KONTAN.CO.ID - JAKARTA. Asosiasi Cloud Computing Indonesia (ACCI) telah menyampaikan tanggapan resmi atas rencana Kementerian Komunikasi dan Informatika (Kominfo) merevisi Peraturan Pemerintah No.82 Tahun 2012 tentang Penyelenggaraan Sistem dan Transaksi Elektronik (PP PSTE).

Draf beleid tersebut dinilai masih membutuhkan banyak pertimbangan sebelum disahkan dalam waktu dekat.

Ketua Umum ACCI Alex Budiyanto mengatakan, tanggapan dan rekomendasi resmi tersebut sejatinya telah disampaikan kepada Kementerian Kominfo sejak Mei lalu setelah ACCI menerima draf revisi PP No. 82/2012.


"Tapi sejauh ini belum ada tanggapan balik yang formal dari Kominfo, hanya diskusi-diskusi yang informal," kata Alex kepada Kontan.co.id, Rabu (24/10).

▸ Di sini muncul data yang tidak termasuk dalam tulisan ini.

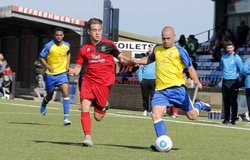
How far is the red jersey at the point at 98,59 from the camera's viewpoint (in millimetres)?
11375

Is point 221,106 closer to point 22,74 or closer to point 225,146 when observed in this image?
point 225,146

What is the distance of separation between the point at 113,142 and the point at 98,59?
52.8 inches

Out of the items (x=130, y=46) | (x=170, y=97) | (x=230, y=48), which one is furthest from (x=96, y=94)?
(x=130, y=46)

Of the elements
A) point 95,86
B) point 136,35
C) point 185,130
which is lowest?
point 185,130

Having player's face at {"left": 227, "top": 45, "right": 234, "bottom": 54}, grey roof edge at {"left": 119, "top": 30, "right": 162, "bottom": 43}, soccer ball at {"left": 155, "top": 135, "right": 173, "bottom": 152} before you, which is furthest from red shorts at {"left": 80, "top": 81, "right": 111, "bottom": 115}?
Answer: grey roof edge at {"left": 119, "top": 30, "right": 162, "bottom": 43}

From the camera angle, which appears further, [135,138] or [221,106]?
[221,106]

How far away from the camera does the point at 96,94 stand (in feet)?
37.4

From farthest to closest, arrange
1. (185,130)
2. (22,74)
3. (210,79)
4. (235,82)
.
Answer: (22,74), (210,79), (235,82), (185,130)

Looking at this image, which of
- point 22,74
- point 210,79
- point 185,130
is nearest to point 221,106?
point 210,79

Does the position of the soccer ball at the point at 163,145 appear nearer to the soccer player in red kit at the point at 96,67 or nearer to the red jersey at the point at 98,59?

Alex menyatakan, ACCI sebenarnya mendukung revisi beleid tersebut terutama dalam hal mengklasifikasi data elektronik menjadi tiga jenis, yakni data elektronik strategis, berisiko tinggi, dan berisiko rendah.

Menurutnya, selama ini biaya pengelolaan data di Indonesia jadi lebih mahal lantaran semua harus ditempatkan di Indonesia tanpa pandang jenis datanya.

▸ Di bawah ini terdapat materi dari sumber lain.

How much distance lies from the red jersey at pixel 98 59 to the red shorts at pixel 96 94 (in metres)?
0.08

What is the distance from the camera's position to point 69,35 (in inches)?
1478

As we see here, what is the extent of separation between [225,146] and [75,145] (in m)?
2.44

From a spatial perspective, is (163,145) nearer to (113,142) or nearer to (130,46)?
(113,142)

Namun, ada sejumlah isu yang menjadi perhatian ACCI dan dinilai harus dipertimbangkan matang oleh pemerintah sebelum mengesahkan perubahan peraturan tersebut. Di antaranya terkait klasifikasi data elektronik yang dianggap masih belum cukup jelas.

"Dalam hal definisi dan klasifikasi terhadap apa itu data elektronik strategis sudah cukup jelas, namun klasifikasi data elektronik berisiko tinggi dan data elektronik berisiko rendah patut untuk diperjelas agar dalam pembuatan Peraturan Teknis pada masing-masing sektor memiliki kejelasan, pun bagi pelaku usaha memiliki kepastian dan kejelasan Hukum," terang ACCI.

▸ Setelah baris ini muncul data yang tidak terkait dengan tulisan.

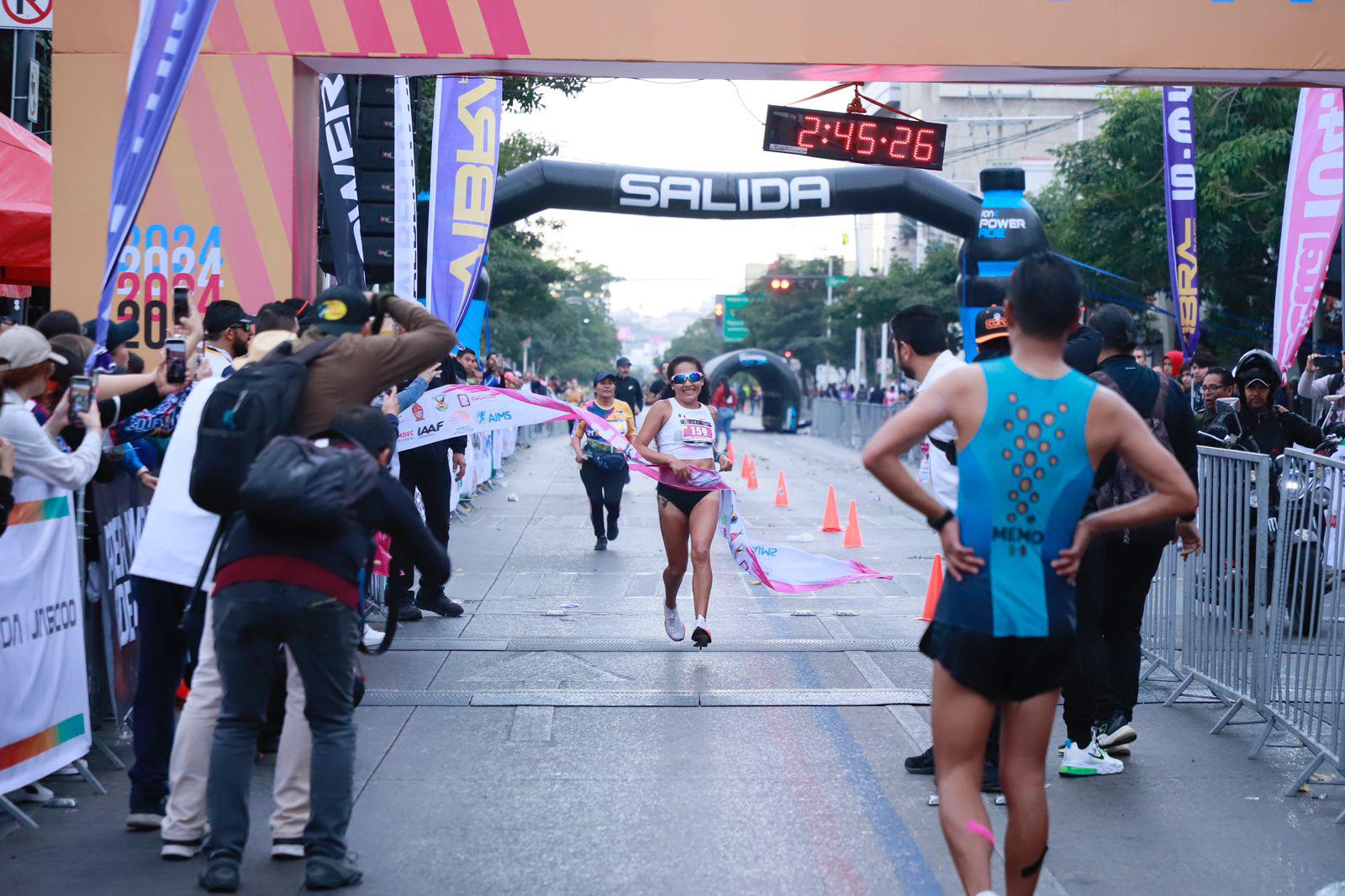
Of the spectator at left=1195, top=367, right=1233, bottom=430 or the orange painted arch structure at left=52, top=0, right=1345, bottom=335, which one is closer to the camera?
the orange painted arch structure at left=52, top=0, right=1345, bottom=335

Selain itu, Alex juga mengatakan, ACCI menyarankan agar pemerintah tetap mewajibkan penempatan data elektronik berisiko tinggi untuk berada di wilayah Indonesia.

Namun, nantinya data tersebut boleh mempunyai duplikasi di luar wilayah Indonesia. Hal itu penting demi menjamin kedaulatan atas data dan juga memudahkan penegakan hukum di Indonesia.

"Nantinya kan masing-masing sektor yang menentukan datanya termasuk kategori yang mana. Namun data berisiko tinggi sebaiknya tetap wajib di Indonesia, yaitu data-data yang kalau bocor dapat mempengaruhi sektor terkait," ujar Alex.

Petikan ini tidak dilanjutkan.